In my case, I’d have a list. I’d charge nothing for people I know, 50 cents for anyone new (though if I add the sender to my list after reading the mail, I’ll cancel the 50 cents) and $3 for random advertisers. Ex-boyfriends pay $10.”
I doubt the practicality of this scheme. It would only work if people receive email, open it, and approve new addresses, in a timely matter. People do not read all their email, as I’ve seen Inboxes with thousands of emails, many of them unopened. People forget that they have requested information, which would lead to disputed charged. People abandon email addresses and they accidentally erase email from servers. People change their minds on what spam is. Sometimes, email updates which people sign up to receive and later the become spam. If a firm buys an email list in good faith, are they open to these fines as well? The thought of resolving all these disputes of who wanted what email would be a bureaucratic mess.
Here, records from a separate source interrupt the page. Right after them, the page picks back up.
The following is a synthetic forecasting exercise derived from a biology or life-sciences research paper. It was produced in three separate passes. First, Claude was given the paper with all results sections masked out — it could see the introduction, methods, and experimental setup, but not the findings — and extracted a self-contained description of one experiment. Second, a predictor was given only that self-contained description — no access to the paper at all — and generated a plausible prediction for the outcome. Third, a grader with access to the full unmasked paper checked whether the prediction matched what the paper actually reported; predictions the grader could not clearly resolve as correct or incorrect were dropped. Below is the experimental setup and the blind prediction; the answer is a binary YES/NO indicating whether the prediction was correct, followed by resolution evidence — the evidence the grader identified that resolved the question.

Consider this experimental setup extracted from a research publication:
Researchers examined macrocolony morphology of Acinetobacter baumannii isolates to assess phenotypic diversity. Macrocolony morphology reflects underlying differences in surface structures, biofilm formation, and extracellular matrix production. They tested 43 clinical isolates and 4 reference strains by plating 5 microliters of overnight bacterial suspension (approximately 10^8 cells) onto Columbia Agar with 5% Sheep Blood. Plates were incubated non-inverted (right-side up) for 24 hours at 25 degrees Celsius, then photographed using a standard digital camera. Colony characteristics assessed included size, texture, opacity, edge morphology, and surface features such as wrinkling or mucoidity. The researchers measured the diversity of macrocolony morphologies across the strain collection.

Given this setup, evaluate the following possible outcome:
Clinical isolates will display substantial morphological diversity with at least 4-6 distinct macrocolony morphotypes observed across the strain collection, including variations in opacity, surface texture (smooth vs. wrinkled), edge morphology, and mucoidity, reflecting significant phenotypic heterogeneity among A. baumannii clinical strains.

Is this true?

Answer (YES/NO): YES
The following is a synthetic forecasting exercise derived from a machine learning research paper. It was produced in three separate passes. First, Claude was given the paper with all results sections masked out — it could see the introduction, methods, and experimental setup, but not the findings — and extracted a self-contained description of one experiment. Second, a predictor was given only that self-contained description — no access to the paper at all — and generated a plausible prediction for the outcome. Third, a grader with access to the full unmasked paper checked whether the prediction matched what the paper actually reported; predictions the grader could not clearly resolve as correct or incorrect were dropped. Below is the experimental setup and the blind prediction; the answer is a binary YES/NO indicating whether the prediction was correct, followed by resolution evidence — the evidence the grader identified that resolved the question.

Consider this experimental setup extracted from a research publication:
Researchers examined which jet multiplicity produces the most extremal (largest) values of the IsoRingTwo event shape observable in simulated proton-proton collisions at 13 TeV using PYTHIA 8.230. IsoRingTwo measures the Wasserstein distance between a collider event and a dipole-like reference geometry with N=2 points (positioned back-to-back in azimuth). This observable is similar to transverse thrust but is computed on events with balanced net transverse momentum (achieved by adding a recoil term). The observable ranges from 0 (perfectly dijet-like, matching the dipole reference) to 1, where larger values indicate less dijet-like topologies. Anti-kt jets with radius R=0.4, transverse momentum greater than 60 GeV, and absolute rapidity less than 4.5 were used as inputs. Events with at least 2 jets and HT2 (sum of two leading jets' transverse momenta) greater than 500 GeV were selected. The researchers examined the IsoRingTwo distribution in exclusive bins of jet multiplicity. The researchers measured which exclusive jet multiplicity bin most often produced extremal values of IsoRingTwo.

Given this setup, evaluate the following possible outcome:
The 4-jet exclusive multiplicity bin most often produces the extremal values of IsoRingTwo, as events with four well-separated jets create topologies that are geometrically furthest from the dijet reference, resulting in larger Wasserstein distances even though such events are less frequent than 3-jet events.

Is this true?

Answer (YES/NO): NO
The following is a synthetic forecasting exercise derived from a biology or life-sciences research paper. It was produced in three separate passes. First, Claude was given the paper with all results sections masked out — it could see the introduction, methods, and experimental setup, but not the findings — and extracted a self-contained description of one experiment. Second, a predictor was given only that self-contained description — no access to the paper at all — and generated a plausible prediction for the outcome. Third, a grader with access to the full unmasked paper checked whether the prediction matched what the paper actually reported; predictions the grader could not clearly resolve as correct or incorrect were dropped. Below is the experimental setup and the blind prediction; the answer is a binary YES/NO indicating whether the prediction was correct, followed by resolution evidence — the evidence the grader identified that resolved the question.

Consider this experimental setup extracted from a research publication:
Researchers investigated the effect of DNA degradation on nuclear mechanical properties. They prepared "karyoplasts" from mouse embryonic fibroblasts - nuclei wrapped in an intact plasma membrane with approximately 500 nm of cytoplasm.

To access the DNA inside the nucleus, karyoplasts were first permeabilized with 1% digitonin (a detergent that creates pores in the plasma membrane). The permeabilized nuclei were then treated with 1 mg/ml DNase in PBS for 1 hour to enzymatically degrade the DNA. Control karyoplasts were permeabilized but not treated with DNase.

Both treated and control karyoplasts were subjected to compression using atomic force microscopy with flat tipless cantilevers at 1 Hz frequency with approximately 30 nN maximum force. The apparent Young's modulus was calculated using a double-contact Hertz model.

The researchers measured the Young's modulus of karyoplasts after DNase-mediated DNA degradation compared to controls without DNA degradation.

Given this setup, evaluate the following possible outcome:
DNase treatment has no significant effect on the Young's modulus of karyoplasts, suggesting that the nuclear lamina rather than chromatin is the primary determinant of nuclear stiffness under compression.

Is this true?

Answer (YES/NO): NO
“If people like those little stamps that mark their mail as safe and wanted or as commercial transactions, then let the customers have them. And let other companies compete with Goodmail to offer better and less expensive service.”
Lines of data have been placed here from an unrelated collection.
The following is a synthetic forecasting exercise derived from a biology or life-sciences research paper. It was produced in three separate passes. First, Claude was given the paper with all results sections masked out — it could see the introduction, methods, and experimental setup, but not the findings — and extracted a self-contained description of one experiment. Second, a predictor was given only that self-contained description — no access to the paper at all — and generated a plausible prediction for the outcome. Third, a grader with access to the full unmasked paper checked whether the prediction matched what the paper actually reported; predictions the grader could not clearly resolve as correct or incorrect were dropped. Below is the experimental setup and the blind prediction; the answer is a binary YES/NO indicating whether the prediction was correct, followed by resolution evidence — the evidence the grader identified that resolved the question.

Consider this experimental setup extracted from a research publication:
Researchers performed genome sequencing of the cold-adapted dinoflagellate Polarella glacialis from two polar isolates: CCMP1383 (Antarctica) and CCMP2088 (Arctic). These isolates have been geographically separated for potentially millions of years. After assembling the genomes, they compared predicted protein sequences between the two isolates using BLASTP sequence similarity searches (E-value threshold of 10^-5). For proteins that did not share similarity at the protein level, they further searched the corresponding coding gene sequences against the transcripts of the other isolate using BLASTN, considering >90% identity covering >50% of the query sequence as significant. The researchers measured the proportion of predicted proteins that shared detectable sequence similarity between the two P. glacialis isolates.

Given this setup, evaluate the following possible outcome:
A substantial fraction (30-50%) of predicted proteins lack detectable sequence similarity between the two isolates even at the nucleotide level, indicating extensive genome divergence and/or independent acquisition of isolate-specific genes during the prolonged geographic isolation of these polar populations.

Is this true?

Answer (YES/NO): NO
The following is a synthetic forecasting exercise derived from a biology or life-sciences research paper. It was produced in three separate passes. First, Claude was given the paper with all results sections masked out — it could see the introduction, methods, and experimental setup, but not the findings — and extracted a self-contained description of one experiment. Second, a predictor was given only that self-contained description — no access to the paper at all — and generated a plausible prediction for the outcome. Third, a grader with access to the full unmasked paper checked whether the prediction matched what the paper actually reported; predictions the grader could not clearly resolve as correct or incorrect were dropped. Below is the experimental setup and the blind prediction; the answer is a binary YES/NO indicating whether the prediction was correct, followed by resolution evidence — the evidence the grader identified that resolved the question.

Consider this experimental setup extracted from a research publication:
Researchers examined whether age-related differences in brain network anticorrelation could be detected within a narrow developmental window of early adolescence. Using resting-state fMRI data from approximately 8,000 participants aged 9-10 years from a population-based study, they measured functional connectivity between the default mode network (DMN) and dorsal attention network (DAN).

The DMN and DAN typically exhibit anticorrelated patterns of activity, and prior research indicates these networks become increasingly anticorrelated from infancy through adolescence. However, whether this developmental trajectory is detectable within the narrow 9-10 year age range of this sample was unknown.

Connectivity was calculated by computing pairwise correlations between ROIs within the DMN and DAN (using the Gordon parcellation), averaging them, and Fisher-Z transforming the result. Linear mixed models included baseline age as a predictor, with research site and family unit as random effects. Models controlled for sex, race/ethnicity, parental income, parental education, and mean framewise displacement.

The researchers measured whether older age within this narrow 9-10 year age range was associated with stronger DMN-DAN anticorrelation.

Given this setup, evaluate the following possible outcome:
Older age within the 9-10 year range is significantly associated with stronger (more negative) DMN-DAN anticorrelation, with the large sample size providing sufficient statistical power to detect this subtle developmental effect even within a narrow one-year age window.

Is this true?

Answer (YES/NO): YES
Goodmail is not passing on costs to receivers, but to senders. The companies who will feel the most effect are the ones with less resources, for example as she notes, non-profit organizations. Why this has to be true is still unclear to me.
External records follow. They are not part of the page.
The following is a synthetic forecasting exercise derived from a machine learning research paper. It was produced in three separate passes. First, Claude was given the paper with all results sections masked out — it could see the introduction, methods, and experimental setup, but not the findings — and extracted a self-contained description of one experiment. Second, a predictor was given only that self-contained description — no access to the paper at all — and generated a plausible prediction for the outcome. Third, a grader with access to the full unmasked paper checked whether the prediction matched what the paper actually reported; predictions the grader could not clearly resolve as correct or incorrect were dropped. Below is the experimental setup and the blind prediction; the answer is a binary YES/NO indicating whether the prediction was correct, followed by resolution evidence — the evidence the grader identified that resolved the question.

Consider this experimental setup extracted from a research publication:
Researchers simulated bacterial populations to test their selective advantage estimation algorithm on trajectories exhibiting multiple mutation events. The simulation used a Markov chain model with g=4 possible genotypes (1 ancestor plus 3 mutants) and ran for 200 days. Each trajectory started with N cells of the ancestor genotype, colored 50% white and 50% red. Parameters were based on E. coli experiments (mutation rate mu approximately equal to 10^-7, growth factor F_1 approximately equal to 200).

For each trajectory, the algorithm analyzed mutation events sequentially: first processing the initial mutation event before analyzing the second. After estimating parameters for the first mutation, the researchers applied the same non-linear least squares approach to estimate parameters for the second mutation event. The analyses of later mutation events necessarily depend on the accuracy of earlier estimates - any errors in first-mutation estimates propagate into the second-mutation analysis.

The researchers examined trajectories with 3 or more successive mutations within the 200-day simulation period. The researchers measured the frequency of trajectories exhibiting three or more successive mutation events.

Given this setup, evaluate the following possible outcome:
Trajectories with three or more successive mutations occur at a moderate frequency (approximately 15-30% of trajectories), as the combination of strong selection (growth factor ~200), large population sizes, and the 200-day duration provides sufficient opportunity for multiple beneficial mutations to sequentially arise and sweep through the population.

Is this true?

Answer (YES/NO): NO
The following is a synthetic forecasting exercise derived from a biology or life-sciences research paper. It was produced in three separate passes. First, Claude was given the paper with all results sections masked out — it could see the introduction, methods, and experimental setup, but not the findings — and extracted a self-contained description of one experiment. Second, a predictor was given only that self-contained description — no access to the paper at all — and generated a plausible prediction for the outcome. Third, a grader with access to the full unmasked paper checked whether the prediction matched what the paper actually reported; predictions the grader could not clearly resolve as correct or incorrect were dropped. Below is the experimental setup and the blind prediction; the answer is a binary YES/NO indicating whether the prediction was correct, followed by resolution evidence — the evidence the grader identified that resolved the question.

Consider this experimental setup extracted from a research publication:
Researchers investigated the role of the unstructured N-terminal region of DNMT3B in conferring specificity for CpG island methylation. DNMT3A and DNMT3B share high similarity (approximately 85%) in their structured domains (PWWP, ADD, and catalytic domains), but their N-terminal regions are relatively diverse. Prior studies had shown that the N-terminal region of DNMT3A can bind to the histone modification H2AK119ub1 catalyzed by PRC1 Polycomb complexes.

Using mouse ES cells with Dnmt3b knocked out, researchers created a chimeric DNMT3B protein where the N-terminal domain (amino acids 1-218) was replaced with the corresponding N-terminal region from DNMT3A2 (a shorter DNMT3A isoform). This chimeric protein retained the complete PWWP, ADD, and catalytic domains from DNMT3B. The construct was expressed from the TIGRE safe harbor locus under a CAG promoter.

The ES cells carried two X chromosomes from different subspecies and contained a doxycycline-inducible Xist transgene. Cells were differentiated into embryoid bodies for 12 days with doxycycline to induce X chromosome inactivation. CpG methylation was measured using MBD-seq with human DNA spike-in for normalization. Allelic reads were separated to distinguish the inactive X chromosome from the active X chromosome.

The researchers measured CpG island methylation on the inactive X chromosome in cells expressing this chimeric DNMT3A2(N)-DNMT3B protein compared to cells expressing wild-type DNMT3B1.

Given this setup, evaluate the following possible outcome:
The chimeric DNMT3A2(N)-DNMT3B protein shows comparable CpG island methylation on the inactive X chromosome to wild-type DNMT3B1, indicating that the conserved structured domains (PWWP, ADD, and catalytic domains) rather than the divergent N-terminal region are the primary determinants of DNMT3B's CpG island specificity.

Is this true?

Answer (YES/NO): NO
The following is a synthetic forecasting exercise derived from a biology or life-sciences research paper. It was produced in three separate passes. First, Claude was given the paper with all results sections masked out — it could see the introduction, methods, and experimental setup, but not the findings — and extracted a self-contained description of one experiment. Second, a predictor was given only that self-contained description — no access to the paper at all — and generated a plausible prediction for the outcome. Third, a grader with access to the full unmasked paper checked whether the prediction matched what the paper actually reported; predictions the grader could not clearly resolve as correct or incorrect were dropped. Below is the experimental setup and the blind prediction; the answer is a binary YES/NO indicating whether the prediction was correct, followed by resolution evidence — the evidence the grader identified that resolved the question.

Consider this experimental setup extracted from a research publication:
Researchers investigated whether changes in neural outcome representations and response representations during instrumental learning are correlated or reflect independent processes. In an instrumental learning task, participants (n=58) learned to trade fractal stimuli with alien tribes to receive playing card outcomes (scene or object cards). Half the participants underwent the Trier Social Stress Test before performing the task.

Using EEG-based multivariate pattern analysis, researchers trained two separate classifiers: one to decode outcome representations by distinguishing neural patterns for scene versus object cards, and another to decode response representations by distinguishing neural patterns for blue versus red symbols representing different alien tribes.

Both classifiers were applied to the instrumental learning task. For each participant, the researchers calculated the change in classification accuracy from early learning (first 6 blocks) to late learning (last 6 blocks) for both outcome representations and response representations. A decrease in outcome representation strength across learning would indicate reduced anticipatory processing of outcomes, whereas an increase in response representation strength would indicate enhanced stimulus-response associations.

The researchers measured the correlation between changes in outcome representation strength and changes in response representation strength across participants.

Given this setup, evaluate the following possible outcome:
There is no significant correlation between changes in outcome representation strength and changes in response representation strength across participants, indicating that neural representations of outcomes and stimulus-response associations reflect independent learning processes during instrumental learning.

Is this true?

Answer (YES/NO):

Category Archives: email_tax
the email tax: an internet myth soon to become true
After years as an Internet urban myth, the email tax appears to be close at hand. The New York TImes reports that AOL and Yahoo have partnered with startup Goodmail to start offering guaranteed delivery of mass email to organizations for a fee. Organizations with large email lists can pay to have their email go directly to AOL and Yahoo customers’ inboxes, bypassing spam filters. Goodmail claims that they will offer discounts to non-profits.
Moveon.org and the Electronic Frontier Foundation have joined together to create an alliance of nonprofit and public interest organizations to protest AOL’s plans. They argue that this two-tiered system will create an economic incentive to decrease investment into AOL’s spam filtering in order to encourage mass emailers to use the pay-to-deliver service. They have created an online petition called dearaol.com for people to request that AOL stop these plans. A similar protest to Yahoo who intends to launch this service after AOL is being planned as well. The alliance has created unusual bedfellows, including Gun Owners of America, AFL-CIO, Humane Society of United States and Human Rights Campaign, who are resisting the pressure to use this service.
Part of the leveling power of email is that the marginal cost of another email is effectively zero. By perverting this feature of email, smaller businesses, non-profits, and individuals will once again be put at a disadvantage to large affluent firms. Further, this service will do nothing to reduce spam, rather it is designed to help mass emailers. An AOL spokesman, Nicholas Graham is quoted as saying AOL will earn revenue akin to a “lemonade stand” which further questions by AOL would pursue this plan in the first place. Although the only affected parties will initially be AOL and Yahoo users, it sets a very dangerous precedent that goes against the democratizing spirit of the Internet and digital information.